Pop Quiz: What is the relationship between the number of bits in the address and the
number of possible addresses?
Investigate: How does IP version 6 differ from version 4, and what are the barriers to its
widespread adoption?
The Fundamental Internet Protocols
On the Internet there are two standards methods of transporting data between hosts: one
that supports so-called connectionless, unreliable delivery – the User Datagram Protocol
(UDP) , and one that supports so-called connection-oriented, reliable delivery - the
Transmission Control Protocol (TCP). Application programs using UDP are themselves
responsible for message loss, duplication, delay, out-of-order delivery, and loss of
connectivity. Hence, it is no surprise that most application rely on TCP. Both TCP and
UDP rely on the Internet Protocol (IP), the fundamental protocol of the Internet. IP which
defines the specific format of packet and the way such packets are communicated
between different networks.
Pop Quiz: Give a one sentence definition of the Internet.
Ans: The Internet is simply the sum of all networks around the world that are linked
together by IP protocol.
We now give short descriptions of the suite of most common Internet Protocols. We will
return to many of these throughout the text.

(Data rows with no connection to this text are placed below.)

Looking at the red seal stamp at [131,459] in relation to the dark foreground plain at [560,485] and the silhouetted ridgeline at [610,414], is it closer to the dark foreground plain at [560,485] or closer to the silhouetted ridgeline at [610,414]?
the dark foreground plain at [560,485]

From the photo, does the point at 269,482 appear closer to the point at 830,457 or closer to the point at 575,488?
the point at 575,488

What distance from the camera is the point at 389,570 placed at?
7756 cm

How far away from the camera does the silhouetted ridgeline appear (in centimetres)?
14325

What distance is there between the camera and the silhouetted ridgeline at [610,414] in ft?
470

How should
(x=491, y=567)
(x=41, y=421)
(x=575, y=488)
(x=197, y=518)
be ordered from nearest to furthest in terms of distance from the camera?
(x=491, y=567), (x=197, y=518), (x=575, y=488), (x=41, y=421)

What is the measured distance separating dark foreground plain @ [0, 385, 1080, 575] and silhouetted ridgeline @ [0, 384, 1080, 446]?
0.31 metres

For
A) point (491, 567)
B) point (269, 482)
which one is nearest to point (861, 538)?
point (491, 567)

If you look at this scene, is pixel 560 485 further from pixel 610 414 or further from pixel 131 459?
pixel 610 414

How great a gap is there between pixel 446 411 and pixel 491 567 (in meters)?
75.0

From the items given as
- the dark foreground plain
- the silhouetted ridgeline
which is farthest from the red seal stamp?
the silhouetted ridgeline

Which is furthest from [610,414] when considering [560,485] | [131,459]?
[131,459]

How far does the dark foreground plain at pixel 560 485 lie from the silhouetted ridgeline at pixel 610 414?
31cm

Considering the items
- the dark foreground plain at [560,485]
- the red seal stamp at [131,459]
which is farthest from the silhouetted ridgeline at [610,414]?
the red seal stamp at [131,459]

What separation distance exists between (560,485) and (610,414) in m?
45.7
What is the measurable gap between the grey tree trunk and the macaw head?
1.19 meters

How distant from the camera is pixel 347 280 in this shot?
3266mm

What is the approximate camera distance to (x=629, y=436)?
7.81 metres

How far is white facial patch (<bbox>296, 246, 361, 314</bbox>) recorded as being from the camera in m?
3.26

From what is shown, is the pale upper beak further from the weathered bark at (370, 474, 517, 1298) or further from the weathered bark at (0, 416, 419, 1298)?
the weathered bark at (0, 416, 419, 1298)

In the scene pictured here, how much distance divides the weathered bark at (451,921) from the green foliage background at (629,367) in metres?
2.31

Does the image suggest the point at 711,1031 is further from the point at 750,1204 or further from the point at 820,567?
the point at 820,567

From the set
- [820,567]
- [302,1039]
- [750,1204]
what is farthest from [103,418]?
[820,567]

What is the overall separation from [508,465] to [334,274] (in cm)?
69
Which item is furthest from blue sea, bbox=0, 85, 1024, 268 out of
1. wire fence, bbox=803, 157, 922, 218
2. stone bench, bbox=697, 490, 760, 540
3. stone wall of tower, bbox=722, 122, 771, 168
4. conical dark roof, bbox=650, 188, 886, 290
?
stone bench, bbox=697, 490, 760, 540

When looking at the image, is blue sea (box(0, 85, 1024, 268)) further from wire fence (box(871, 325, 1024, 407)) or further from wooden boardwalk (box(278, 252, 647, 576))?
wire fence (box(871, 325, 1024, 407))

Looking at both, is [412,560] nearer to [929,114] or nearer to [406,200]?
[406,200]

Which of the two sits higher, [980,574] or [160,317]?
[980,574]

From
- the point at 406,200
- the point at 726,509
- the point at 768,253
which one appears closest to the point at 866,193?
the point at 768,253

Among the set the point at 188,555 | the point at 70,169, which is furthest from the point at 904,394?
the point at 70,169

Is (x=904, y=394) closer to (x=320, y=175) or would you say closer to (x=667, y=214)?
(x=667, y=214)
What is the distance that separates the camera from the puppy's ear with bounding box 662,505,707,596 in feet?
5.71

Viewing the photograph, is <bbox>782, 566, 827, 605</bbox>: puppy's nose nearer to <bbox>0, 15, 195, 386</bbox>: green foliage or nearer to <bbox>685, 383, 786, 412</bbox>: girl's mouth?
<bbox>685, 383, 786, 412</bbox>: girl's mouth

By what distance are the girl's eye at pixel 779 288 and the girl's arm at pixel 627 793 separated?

TCP/IP - For most purposes there is no need to carefully separate the functionalities of
TCP and IP. Think of TCP/IP as simply the standard way to create a connection between
two internet hosts, enabling the exchange of streams of packets delivered in correct order
TCP/IP is in reality the commonly used name for a family of over 100 datacommunications protocols used to organize computers and data communications
equipment
HTTP - Hypertext Transfer Protocol
The Hypertext Transfer Protocol is the system used for transferring hypertext documents
and other multimedia information via the World Wide Web.
FTP - File Transfer Protocol is very similar to and predates HTTP. FTP allows people to
transfer files between two computers connected via the Internet.
Telnet - The virtual terminal protocol allows users of one host to log into a remote host
and interact as a normal terminal user of that host.
SMTP Electronic mail Among the earliest and most widely used protocols are those governing electronic mail.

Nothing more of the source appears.